A temporary visit may be arranged at the request of the employer or employee if his absence due to an accident or illness exceeds 30 days. The Occupational Health and Prevention Service (new name for the Occupational Health Service) will also be activated.
The purpose of this meeting will be to inform the worker that they may benefit from occupational disintegration prevention, pre-trip inspection or adjustment measures.
Restorative and pre-recovery visit
A pre-recovery visit can be arranged for any stopover of more than 30 days (previously more than 3 months).
As for the rehabilitation visit, which was organized after 30 days, in case of illness or an unprofessional accident, it will increase to 60 days.
These changes will apply to business interruptions starting March 31, 2022.
The Career Transition Project allows employees who wish to change careers or careers to fund certification training in connection with their project.
An employee who wants to use it must justify a certain length of service.

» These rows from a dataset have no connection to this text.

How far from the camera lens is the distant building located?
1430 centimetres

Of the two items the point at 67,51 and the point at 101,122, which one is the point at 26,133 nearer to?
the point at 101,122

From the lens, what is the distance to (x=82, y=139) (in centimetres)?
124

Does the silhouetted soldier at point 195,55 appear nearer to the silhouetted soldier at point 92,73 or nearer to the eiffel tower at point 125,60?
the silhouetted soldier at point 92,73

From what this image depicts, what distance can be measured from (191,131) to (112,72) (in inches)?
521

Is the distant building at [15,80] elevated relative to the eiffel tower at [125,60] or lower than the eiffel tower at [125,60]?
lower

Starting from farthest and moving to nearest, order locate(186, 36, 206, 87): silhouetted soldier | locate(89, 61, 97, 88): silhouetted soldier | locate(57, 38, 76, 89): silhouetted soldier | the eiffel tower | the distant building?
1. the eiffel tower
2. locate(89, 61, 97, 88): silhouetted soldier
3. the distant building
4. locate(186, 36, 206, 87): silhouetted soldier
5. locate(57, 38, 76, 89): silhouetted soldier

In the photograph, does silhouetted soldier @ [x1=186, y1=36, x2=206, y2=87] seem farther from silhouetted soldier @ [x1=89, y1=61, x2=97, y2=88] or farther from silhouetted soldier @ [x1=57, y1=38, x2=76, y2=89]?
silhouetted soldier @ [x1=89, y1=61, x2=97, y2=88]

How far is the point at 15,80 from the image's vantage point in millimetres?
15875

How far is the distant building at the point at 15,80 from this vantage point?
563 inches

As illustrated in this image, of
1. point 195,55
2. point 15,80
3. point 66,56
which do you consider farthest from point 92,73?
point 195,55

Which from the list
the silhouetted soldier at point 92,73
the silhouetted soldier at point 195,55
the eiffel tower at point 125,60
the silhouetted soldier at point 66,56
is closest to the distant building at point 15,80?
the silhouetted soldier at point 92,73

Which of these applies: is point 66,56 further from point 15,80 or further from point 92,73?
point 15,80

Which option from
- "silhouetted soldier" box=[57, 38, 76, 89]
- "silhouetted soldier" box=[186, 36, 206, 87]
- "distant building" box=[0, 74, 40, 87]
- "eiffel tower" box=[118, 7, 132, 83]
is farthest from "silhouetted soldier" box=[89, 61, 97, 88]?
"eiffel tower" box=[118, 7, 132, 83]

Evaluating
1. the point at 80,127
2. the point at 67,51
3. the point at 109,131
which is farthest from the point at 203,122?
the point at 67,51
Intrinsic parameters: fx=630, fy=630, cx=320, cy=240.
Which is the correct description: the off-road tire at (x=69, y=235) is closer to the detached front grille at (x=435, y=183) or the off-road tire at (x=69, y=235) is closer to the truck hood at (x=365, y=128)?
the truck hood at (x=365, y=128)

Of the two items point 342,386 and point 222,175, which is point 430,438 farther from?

However, this will not apply if the employee has experienced in the 24 months prior to their request for a transition project:
- absence from work due to an occupational disease;
- or absence from work due to an industrial accident, illness or non-professional accident for at least 6 months.
Essay under supervision
The supervised test will be open in particular to employees of the general scheme who wish to evaluate, in their company or another company, the compatibility of the workplace with their state of health during a break from work. It cannot exceed 14 working days with the possibility of a one-time extension.
The company in which the insured will carry out the controlled test will not pay any remuneration. The employee will continue to receive IJSS and additional allowances.
Supervised testing may be offered by CARSAT, an occupational health service, or an employment organization specializing in the integration of people with disabilities.
These measures will apply to work stoppages that are ongoing as of March 31, 2022.
Agreement on professional retraining in the company
Employees who have been declared unfit or for whom an occupational health doctor has identified a risk of unfitness during a pre-return inspection can benefit from a professional retraining agreement with the company. This is done so that the employee concerned can successfully reintegrate into the company or prepare him for a change of position in this or another company.
This agreement is between the employer, employee and CPAM. It determines the methods of conducting professional retraining, as well as the amount and conditions for the payment of IL. The agreement cannot be concluded for more than 18 months, taking into account the stoppage of work prior to its implementation.
These provisions apply to work stoppages ongoing as of March 31, 2022.
Post-exposure or post-professional observation
The employer must always inform his occupational health service as soon as he learns of the departure or retirement of one of the employees of the company. But now also stopping exposing one of the company’s employees to particular risks to their health or safety justifies increased individual controls.
An employee who believes that he is entitled to a visit and has not been informed of the transfer of this information by the employer may request the use of this visit directly with his occupational health service. The request can be made during the month preceding the date of the end of the exhibition or its departure, and up to 6 months after the end of the exhibition.
The occupational health doctor draws up a list of the worker’s exposure to occupational risk factors. He will give it to the employee, and also add it to the medical record for labor protection.
If he discovers that a worker is exposed to certain dangerous risks, in particular chemicals, he must arrange for post-exposure or post-professional monitoring in conjunction with the attending physician and medical adviser of social security organizations. This monitoring will take into account the nature of the risk, the health status and age of the person concerned.
These new rules will apply to workers whose exposure cessation was recorded as of March 31, 2021.